Market sentiment dipped after Greek debt talks were reported as difficult, heightening concerns that Athens would not be able to meet 14.5 billion euros ($19.1 billion) in bond redemptions due next month.
Bernanke’s testimony to Congress on Thursday partly assuaged investor fears of a messy Greek default after the Fed Chairman said he was seeing signs that some of the uncertainty dampening U.S. business investment, including European banking woes, might be waning.
Last week, Bernanke gave the U.S. economy a tonic by keeping the Fed’s ultra-low interest rate on hold until the end of 2014. On Thursday, U.S. data showed new jobless claims fell more than expected last week, restoring some confidence in the recovery.
The Canadian dollar finished at C$0.9996 to the U.S. currency, or US$1.0004, down slightly from Wednesday’s close at C$0.9991 to the U.S. dollar, or US$1.0009.
The currency has been unable to bridge a key technical level near its 200-day moving average at C$0.9961 to help it move higher.
“There’s a lot of resistance to a sharp move,” said Mark Chandler, head of Canadian fixed income and currency strategy at Royal Bank of Canada.
Chandler added that some of the pushback against a higher Canadian dollar would be in the form of profit-taking by foreign investors looking to sell their Canadian assets should the currency rise significantly.
A deteriorating European scenario was seen as the main factor knocking the Canadian dollar below parity with the greenback over the next few months, a Reuters poll of foreign exchange strategists showed.
Median forecasts in the poll showed the currency at C$1.01 to the U.S. dollar, or 99.01 U.S. cents, in one and six months from now, before drawing even with the U.S. currency by the end of the year.
“If we get a collapse in the euro it’s going to have a hard time staying below parity,” said David Bradley, a director of foreign exchange trading at Scotia Capital.
Bradley predicted the Canadian dollar would drop over the next few months before rebounding to end the year around C$0.980 to the U.S. dollar.
Market watchers were looking ahead to Friday’s January unemployment numbers in Canada and the United States to further gauge the health of the North American economy.
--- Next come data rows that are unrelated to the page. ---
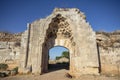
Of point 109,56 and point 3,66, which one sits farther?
point 3,66

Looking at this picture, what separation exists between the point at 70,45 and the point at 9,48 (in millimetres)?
5758

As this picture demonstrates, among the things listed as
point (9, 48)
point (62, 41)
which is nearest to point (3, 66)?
point (9, 48)

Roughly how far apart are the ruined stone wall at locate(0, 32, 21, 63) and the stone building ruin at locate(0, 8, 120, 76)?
1.89 m

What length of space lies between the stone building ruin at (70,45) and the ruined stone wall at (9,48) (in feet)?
6.19

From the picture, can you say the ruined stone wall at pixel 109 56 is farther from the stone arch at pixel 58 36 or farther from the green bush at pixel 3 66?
the green bush at pixel 3 66

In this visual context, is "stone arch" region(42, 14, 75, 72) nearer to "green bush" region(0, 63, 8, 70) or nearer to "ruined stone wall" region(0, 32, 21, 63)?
"ruined stone wall" region(0, 32, 21, 63)

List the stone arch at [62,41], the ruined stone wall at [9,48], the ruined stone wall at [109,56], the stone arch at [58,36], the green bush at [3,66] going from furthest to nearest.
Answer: the ruined stone wall at [9,48]
the green bush at [3,66]
the stone arch at [58,36]
the ruined stone wall at [109,56]
the stone arch at [62,41]

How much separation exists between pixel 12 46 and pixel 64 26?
531cm

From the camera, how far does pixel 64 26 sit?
1171 centimetres

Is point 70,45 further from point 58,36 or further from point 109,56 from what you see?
point 109,56

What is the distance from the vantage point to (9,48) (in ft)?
40.7

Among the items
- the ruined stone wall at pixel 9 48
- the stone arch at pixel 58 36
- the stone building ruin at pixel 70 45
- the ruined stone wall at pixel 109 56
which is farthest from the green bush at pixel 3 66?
the ruined stone wall at pixel 109 56

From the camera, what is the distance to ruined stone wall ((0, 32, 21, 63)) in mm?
11977

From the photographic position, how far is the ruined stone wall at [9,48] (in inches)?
472
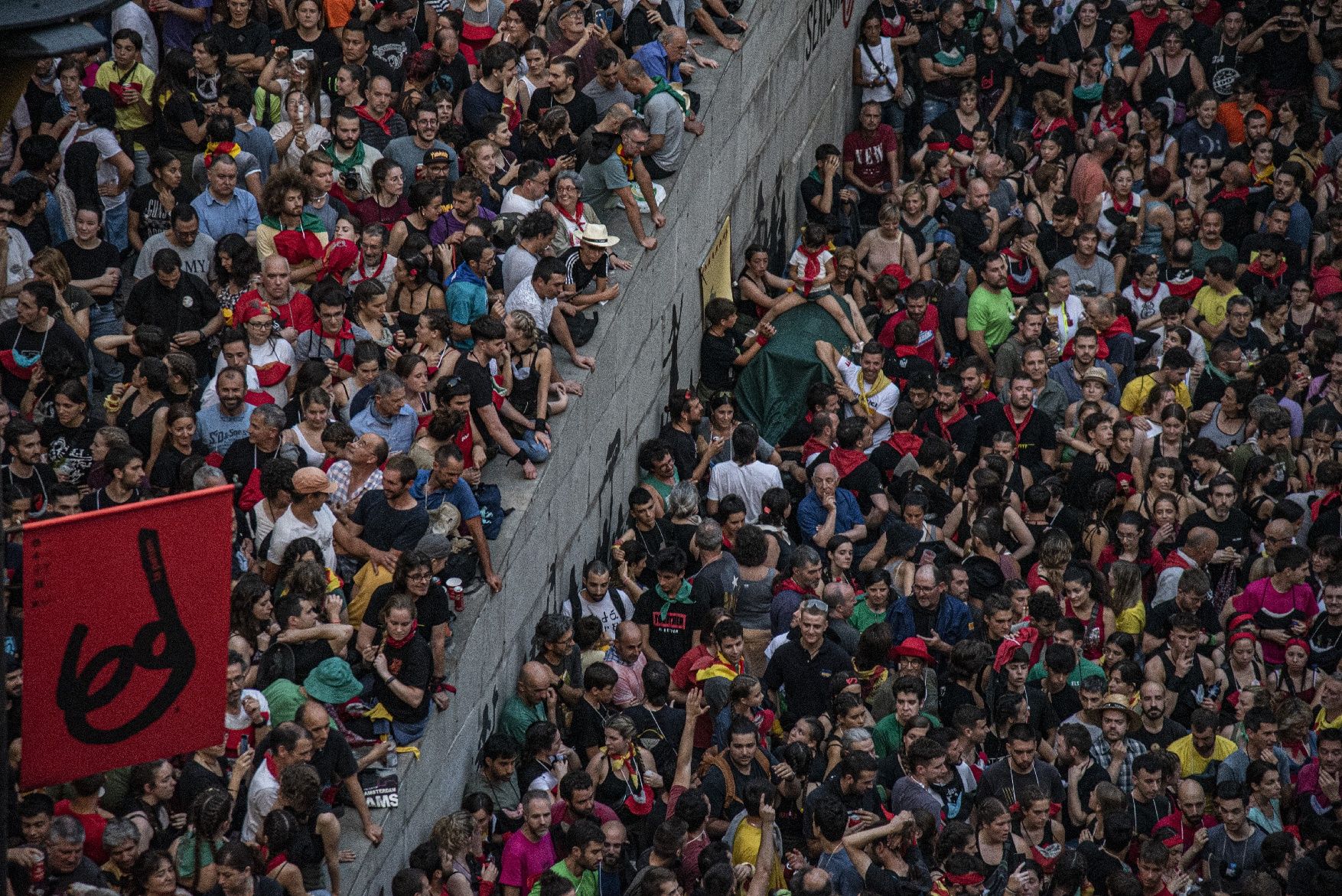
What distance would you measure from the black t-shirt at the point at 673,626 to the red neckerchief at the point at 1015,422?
335 cm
In Canada, the median forecast is for the economy to have generated 23,100 net new jobs in January, up from 21,700 in December.
“We think there will be less firing than is seasonally normal from the holiday season, mostly because there was less hiring going into it,” said Chandler, who predicted 30,000 new jobs for Canada.
Government bond prices were mostly lower, with the two-year bond down three Canadian cents to yield 0.992 percent. The 10-year bond fell 35 Canadian cents to yield 1.944 percent.